Work to be completed: Rewrite the passage on selling a higher purpose from "Too often, we" to "big brands, right?", replacing "pitching" with "presenting".

The thing to take from this is that when you have a higher purpose for what you’re providing or trying to do, people will align with it. You need to remember that people buy why you’re doing something, and not what you’re doing.
Too often, we get totally focused on what we’re pitching. The facts and the features. What I want you to try to do is to sell on essence and emotion, because if you’re perceived as being driven to do something, people are far more likely to align with you and support you.
And now for another Star Wars reference…
The Deathstar represents my own origin story. If you can remember my credential slide at the beginning of this article – I showed you all of those big brands, right?
Back when I was working for those big brands, they often paid me for marketing strategies which were ultimately aimed at crushing innovation. I was the guy sitting over at the big ad agency, and when you’re out there doing your best to disrupt an industry – I was doing my best to stop you. I would often be involved in a meeting when a new and innovative product was being released, and these companies would want to know, “How do we beat this?”

Material provided:

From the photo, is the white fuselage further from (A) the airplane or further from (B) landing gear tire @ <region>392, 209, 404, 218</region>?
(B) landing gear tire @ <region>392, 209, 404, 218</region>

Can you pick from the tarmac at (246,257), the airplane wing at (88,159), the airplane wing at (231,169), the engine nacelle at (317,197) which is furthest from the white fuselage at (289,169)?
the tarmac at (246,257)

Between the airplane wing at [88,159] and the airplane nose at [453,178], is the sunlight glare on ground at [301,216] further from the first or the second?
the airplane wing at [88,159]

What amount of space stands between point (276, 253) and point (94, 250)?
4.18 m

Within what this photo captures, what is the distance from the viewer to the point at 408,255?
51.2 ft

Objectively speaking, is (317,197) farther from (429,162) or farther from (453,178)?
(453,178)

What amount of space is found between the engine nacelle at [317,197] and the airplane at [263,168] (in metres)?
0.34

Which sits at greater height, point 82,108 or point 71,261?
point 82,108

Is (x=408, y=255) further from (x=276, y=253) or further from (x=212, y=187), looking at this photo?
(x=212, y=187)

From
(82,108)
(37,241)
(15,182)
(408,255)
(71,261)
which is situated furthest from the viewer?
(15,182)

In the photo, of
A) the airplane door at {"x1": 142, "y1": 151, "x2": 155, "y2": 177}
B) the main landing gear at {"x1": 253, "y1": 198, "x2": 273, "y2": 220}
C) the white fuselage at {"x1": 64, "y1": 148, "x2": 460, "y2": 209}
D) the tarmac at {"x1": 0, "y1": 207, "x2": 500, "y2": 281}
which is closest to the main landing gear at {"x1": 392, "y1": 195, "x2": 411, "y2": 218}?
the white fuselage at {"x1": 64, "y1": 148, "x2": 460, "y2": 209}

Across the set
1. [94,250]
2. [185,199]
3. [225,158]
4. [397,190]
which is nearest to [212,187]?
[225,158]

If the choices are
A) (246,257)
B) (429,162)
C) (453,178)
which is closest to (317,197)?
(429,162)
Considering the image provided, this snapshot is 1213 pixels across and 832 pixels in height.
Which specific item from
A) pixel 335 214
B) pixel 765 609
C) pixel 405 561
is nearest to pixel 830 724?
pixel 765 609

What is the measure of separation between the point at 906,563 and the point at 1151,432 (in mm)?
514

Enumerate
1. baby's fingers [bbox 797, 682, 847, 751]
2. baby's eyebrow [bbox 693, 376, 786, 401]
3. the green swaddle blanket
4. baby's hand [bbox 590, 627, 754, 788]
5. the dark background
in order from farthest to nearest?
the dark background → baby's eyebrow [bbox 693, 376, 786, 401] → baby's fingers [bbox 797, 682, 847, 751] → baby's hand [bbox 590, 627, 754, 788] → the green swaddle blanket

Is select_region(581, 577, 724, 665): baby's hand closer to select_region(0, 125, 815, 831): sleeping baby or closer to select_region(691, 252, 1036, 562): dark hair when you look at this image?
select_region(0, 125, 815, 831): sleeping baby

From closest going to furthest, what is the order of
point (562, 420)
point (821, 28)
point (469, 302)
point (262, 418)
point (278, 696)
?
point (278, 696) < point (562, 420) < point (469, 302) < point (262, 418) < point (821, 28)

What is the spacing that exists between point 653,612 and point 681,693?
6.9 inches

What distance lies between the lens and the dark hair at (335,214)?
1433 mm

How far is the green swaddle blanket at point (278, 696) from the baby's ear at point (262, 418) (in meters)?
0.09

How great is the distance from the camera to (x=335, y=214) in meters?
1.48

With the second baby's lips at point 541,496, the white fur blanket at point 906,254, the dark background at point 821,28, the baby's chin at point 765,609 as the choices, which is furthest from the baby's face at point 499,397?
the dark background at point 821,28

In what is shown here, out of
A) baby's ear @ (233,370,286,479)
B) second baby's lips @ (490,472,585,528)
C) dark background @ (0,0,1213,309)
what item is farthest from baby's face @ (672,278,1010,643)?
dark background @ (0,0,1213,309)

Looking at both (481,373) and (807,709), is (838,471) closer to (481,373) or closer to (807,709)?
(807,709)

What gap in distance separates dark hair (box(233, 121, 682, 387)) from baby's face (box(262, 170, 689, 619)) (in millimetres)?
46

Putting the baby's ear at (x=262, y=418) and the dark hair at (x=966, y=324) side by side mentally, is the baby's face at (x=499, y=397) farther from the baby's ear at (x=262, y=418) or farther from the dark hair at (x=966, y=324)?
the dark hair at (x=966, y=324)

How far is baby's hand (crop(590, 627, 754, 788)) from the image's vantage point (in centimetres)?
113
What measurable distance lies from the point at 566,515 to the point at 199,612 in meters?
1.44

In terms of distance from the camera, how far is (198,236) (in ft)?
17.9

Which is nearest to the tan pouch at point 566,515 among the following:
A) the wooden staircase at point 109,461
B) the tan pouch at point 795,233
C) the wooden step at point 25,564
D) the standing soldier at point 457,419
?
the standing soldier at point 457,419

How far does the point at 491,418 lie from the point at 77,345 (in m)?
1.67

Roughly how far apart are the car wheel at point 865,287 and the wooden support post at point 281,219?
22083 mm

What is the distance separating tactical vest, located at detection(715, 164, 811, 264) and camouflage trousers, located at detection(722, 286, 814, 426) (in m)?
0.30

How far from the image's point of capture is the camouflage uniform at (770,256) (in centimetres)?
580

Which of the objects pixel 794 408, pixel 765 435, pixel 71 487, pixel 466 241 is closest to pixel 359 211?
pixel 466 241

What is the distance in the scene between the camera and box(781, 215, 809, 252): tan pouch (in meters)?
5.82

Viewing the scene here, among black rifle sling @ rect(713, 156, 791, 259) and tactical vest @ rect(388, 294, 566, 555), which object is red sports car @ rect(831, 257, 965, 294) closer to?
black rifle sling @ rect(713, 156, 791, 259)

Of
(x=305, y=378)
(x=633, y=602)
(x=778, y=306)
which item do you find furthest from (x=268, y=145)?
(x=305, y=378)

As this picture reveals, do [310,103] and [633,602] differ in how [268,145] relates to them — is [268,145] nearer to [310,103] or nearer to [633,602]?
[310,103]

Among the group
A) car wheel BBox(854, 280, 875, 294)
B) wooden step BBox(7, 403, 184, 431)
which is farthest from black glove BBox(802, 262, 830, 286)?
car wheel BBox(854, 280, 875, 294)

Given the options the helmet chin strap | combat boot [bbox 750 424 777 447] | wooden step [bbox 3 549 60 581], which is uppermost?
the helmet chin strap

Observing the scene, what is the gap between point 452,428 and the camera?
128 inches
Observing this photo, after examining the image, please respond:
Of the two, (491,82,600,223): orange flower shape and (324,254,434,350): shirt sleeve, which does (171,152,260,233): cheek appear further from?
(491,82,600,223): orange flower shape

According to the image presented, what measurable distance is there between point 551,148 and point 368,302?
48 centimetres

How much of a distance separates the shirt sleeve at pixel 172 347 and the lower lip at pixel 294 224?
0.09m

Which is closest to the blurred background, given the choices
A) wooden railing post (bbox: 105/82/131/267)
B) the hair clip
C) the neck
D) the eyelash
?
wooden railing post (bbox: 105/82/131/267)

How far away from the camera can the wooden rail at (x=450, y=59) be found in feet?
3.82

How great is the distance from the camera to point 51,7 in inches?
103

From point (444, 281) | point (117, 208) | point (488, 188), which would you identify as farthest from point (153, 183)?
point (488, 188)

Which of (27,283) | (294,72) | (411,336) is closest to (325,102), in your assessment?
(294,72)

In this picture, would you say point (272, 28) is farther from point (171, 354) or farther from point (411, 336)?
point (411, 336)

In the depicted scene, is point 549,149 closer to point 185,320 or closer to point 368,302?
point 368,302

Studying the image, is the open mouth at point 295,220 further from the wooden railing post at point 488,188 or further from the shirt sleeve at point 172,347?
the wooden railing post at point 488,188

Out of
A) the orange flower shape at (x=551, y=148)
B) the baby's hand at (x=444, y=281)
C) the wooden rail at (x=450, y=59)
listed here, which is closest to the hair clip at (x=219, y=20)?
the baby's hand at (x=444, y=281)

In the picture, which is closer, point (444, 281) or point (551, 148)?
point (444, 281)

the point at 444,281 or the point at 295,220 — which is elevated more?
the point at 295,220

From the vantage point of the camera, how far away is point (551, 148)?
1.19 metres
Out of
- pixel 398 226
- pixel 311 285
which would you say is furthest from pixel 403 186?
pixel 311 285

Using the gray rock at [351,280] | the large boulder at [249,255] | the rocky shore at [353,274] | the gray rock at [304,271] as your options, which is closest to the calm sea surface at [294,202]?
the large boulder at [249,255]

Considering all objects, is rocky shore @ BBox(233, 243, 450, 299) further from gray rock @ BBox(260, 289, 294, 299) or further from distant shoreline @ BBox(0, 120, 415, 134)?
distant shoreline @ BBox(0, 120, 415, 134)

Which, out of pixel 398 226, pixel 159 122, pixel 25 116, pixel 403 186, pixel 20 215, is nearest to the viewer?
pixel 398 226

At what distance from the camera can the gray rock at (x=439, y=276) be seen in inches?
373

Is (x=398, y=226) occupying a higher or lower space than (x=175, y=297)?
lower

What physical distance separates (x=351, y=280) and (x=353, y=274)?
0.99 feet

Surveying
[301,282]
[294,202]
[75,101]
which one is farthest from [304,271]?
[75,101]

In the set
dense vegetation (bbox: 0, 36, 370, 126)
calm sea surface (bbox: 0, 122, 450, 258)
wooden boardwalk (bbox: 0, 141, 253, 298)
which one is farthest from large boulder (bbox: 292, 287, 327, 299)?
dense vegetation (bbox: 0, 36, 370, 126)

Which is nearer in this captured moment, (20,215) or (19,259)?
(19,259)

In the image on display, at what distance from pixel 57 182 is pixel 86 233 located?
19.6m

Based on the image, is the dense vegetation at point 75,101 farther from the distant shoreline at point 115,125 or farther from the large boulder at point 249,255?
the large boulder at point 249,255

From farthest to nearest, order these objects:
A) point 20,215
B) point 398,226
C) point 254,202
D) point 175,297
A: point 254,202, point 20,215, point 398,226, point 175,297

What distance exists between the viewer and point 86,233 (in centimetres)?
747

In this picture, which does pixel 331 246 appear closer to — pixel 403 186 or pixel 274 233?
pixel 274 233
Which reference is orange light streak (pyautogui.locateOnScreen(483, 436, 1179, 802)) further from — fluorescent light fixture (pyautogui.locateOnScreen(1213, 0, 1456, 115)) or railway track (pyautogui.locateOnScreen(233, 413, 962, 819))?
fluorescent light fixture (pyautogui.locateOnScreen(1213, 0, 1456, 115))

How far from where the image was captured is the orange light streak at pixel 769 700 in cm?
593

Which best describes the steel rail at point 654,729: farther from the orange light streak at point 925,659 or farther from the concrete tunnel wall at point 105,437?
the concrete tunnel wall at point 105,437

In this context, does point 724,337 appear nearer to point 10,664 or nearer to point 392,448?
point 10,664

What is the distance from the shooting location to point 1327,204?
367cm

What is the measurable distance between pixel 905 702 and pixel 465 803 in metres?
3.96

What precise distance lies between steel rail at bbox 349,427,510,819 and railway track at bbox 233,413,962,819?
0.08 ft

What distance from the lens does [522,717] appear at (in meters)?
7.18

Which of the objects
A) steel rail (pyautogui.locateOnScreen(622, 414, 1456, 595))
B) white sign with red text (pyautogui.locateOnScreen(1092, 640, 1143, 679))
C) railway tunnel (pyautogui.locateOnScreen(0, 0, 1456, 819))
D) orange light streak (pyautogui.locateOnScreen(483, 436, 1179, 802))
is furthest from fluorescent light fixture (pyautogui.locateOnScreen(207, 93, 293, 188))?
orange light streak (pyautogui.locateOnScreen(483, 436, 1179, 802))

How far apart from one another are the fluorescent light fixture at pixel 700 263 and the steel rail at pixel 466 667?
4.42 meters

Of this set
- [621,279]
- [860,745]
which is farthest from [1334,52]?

Answer to this problem:
Too often, we get totally focused on what we’re presenting. The facts and the features. What I want you to try to do is to sell on essence and emotion, because if you’re perceived as being driven to do something, people are far more likely to align with you and support you.
And now for another Star Wars reference…
The Deathstar represents my own origin story. If you can remember my credential slide at the beginning of this article – I showed you all of those big brands, right?